November 13, 2019 453 PM
This interview was conducted at La Mansana de Chinati/The Block, Judd’s home and studio in Marfa, Texas, as part of a documentary film project by May Quick’s eighth-grade history students from Marfa Junior High School. In addition to the feature on Judd, the students also made a film about Fred Shely and his Pinto Canyon ranch in Presidio County, Texas. After researching, filming, and editing the documentaries, they presented their films to the Century Culture Club at the Thunderbird restaurant in Marfa on March 14, 1979. The project was sponsored by the National Endowment for the Arts and the US Office of Education. Quick moved to Marfa in 1958 and met Judd when he came to Marfa in the early 1970s. She taught both Judd’s son and daughter.
S1 [Student 1] Are you the one who speaks during the exhibitions? And how long do they last?
DJ [Donald Judd] An exhibition is just the pieces, installed; they usually last a month or six weeks. And I don’t speak—I avoid talking if possible.
MQ [May Quick] Can you tell us where your first recognition was, or how it came about?
DJ The first serious exhibition I had was at a gallery in New York called the Green Gallery in late ’63, and a small number of people thought it was interesting.(1) There are not a great many people interested in contemporary art; it’s not as if there’s a big wave of publicity. Slowly, over the years, your reputation builds up. It’s a little mysterious to me. But I didn’t make any effort to show them, and I’m not very career-minded, so I’ve not made much effort to promote that sort of thing.
S2 [Student 2] Do these sculptures have any special meanings to you?
DJ Yeah, they have a lot of meaning, but they’re visual, so it’s not easily translated into words. It would take me a great deal of work to make any sort of philosophical statement about them, and I would have to spend a couple of months writing it all down. Obviously, they have a good deal of meaning to me.
S3 [Student 3] Have you reached your main goal in life, or are you still pursuing it?

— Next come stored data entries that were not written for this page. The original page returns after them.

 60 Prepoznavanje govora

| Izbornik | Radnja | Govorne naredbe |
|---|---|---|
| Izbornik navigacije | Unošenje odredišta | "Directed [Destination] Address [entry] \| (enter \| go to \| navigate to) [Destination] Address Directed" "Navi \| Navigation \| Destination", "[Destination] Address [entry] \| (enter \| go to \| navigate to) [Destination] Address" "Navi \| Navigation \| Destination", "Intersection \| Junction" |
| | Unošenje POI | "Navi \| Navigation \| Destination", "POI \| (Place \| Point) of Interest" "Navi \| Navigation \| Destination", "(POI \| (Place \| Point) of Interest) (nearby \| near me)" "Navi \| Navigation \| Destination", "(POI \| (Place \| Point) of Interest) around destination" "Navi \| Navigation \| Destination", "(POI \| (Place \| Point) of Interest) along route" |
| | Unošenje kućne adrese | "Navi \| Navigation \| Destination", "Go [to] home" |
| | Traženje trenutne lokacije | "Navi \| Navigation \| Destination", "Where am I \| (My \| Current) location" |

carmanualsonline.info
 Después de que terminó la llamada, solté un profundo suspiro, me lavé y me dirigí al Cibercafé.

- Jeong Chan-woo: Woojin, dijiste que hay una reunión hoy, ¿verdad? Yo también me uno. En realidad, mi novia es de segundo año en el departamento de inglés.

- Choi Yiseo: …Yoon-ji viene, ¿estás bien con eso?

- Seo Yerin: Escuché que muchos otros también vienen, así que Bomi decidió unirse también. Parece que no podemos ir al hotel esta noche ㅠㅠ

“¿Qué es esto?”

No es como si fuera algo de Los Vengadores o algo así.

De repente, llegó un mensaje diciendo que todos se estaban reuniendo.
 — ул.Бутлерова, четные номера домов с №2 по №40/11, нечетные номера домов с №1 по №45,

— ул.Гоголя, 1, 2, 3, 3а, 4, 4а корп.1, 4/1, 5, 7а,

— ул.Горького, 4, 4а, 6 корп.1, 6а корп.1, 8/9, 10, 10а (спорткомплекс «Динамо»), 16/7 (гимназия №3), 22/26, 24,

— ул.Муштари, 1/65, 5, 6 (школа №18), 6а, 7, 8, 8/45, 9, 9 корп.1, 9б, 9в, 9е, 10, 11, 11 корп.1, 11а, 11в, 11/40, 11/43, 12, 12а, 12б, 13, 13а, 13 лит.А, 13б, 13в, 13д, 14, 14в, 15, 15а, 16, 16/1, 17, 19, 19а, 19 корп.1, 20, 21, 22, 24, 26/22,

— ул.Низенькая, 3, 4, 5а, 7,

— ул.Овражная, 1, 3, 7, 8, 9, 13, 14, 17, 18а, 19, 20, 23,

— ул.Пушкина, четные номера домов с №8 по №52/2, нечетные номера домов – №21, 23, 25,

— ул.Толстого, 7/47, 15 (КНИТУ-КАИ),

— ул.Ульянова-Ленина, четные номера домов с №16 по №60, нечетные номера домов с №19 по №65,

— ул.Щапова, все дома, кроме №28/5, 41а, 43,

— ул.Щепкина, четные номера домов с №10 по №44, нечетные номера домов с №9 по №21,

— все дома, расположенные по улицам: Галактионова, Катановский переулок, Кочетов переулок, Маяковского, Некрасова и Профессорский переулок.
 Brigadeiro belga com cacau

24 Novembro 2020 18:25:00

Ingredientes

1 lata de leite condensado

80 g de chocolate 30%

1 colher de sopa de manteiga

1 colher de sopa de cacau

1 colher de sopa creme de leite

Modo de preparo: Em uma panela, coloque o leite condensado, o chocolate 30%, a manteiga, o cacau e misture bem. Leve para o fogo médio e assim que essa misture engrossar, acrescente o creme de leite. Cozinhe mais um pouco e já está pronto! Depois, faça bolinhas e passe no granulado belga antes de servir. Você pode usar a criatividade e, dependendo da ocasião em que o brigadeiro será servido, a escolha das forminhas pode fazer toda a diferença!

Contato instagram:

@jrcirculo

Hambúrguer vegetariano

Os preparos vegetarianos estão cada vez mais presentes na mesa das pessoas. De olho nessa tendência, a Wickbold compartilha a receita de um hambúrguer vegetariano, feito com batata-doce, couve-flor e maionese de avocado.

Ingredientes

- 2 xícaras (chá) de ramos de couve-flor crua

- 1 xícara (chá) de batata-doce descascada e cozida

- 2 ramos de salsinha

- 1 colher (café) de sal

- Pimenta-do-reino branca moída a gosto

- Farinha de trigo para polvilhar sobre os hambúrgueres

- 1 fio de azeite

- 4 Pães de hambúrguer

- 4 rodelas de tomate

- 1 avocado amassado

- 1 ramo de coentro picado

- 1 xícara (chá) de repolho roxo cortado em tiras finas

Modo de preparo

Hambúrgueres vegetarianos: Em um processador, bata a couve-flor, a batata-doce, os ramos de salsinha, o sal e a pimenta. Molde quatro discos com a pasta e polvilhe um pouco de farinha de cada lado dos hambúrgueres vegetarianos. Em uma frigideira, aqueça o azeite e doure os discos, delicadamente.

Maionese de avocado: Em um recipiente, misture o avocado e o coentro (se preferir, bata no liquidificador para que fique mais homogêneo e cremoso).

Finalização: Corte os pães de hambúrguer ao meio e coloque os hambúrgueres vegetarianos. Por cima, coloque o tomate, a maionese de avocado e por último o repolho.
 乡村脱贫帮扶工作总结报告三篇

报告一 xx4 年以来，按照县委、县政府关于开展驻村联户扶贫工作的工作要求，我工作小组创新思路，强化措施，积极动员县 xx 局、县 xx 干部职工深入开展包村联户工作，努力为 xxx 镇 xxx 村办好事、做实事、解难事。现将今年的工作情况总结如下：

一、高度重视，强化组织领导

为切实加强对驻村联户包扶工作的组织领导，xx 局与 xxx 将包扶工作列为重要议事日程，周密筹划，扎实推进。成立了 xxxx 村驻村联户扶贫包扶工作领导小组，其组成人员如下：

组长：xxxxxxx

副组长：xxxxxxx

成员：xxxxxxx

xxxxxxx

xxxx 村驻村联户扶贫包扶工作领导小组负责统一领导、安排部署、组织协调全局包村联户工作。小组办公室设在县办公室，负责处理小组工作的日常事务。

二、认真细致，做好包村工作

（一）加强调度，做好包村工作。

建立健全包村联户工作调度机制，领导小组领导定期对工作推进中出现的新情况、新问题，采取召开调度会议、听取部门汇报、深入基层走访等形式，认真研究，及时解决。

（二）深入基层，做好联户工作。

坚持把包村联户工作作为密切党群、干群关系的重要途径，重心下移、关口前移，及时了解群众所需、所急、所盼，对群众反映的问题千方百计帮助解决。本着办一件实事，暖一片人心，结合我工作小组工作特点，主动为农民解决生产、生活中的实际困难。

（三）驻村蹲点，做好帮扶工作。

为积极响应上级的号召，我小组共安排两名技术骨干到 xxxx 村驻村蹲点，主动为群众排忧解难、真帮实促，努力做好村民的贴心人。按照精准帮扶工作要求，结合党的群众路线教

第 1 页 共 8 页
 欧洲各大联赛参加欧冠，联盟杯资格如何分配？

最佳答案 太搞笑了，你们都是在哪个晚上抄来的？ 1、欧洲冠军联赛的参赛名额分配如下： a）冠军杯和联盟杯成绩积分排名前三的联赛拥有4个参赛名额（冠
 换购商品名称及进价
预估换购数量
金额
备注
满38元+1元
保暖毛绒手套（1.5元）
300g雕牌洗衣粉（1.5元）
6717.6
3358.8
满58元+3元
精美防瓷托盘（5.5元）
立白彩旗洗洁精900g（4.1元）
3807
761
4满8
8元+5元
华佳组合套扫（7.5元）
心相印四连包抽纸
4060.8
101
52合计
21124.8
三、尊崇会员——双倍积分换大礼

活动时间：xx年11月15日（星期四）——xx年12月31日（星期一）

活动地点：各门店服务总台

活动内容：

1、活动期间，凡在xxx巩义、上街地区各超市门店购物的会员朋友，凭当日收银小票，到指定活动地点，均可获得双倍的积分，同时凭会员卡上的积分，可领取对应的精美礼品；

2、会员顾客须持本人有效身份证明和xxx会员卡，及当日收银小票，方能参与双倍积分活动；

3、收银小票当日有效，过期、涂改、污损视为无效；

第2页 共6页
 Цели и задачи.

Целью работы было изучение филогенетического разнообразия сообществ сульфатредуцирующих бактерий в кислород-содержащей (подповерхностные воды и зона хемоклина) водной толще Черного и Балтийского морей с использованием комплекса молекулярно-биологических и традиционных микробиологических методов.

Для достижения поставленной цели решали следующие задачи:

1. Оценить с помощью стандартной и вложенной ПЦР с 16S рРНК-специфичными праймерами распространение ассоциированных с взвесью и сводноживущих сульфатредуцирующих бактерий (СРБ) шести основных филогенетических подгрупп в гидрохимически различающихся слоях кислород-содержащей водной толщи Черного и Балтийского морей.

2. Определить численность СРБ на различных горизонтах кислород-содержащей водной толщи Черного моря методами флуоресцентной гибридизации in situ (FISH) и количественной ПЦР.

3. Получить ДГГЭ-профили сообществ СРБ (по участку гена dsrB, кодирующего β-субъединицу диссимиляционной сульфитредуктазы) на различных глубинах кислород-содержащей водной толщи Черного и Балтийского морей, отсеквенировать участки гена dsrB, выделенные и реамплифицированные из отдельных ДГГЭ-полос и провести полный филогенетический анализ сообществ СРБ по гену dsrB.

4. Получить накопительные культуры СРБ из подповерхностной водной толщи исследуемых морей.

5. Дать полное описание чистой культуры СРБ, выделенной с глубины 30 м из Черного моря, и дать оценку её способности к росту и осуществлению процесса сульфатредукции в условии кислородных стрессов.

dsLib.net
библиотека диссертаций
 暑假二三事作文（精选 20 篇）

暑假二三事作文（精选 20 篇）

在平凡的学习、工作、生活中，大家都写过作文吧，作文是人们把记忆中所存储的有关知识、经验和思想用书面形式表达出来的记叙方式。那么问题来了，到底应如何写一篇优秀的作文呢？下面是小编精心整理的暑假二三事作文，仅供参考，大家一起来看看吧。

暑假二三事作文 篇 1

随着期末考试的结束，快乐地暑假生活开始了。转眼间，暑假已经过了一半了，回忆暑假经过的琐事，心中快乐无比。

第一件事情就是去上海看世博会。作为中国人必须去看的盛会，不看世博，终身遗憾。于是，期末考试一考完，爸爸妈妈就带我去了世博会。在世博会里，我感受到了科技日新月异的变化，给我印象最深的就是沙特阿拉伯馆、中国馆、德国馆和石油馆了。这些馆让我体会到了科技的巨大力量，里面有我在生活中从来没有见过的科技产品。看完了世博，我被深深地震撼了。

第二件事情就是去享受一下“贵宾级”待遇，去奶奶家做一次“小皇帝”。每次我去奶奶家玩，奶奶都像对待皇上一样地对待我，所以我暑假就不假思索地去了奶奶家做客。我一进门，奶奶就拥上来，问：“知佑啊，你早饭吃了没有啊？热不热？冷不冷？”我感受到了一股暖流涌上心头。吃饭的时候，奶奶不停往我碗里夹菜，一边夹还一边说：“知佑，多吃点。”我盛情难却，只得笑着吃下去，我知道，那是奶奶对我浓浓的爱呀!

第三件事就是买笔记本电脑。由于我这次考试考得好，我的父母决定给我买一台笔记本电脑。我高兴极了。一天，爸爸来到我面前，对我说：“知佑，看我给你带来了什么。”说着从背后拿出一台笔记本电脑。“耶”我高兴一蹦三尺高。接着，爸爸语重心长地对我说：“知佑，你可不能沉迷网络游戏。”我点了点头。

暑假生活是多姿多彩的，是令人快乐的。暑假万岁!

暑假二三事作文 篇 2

DJ That goal keeps changing for everybody. I’ve certainly done what I wanted to do in the very beginning, but then you think of more things to do, so you don’t catch up. But I think I’ve gotten a lot more work done than I ever expected to do.
S4 [Student 4] When you first started out in your work, was it difficult? Did you have much trouble?
DJ Yeah, it was very difficult. For a long time, all the time that I did paintings, it was to me a very difficult effort. The interesting thing that happened was when I started doing the three-dimensional work, it all became easier and happened more naturally and was generally more fun, rather than a great deal of struggle. And nowadays it’s just pleasure, and I enjoy it a great deal.
S3 All these things that we see here and the designs that we see here—does that somehow lead us to know that you like making three-dimensional things?
DJ Yes, I’m not very interested in flat things. The etchings are the only thing I do—prints—still. I haven’t done any paintings since ’61 or ’62. I just have no ideas for them, and I’m not interested. So everything is three-dimensional.
S3 That sculpture right there, can’t you put it into a picture?
S3 A painting?
DJ No. Why? It’s all about three dimensions and the space inside the boxes, around the boxes, between the boxes. It’s all about space, and you can’t paint the space or anything; you can only make it exist. It’s about seeing and about the actuality of space.
S4 Do you actually mind if people come and talk to you and interview you?
DJ I’ve been interviewed an awful lot, and I’m really worn down on it. Generally I refuse. The questions tend to be the same questions all the time, so I get tired of listening to myself.
S3 Why don’t you like publicity?
DJ Oh, I don’t quite know what you mean.
S3 Why don’t you like people interviewing you—I mean, I know it’s because of the questions, but do you have any other reasons why you don’t like it?
DJ I’m not so interested in talking about it [the work]. I know what I’m doing, and the work itself is public; you get to see the work. I don’t think it’s necessary for me to come along and explain it. Anyway, there’s a whole bunch of people—museum people and art critics and all that—who can do what they can to explain it. But basically, I think that the person looking at the work should think about it and figure it out for themselves and not ask me, “Why?” Because I’m doing it, and that’s enough, I think.
This discussion was sourced from a digital copy of the original Super 8 film in the Judd Foundation Archives, Marfa, Texas. Published in Donald Judd Writing, ed. Flavin Judd and Caitlin Murray (New York: David Zwirner Books/Judd Foundation, 2019), 520-23.
(1) Don Judd, Green Gallery, New York, December 17, 1963–January 11, 1964. This exhibition was Judd’s first solo show to include works in three dimensions.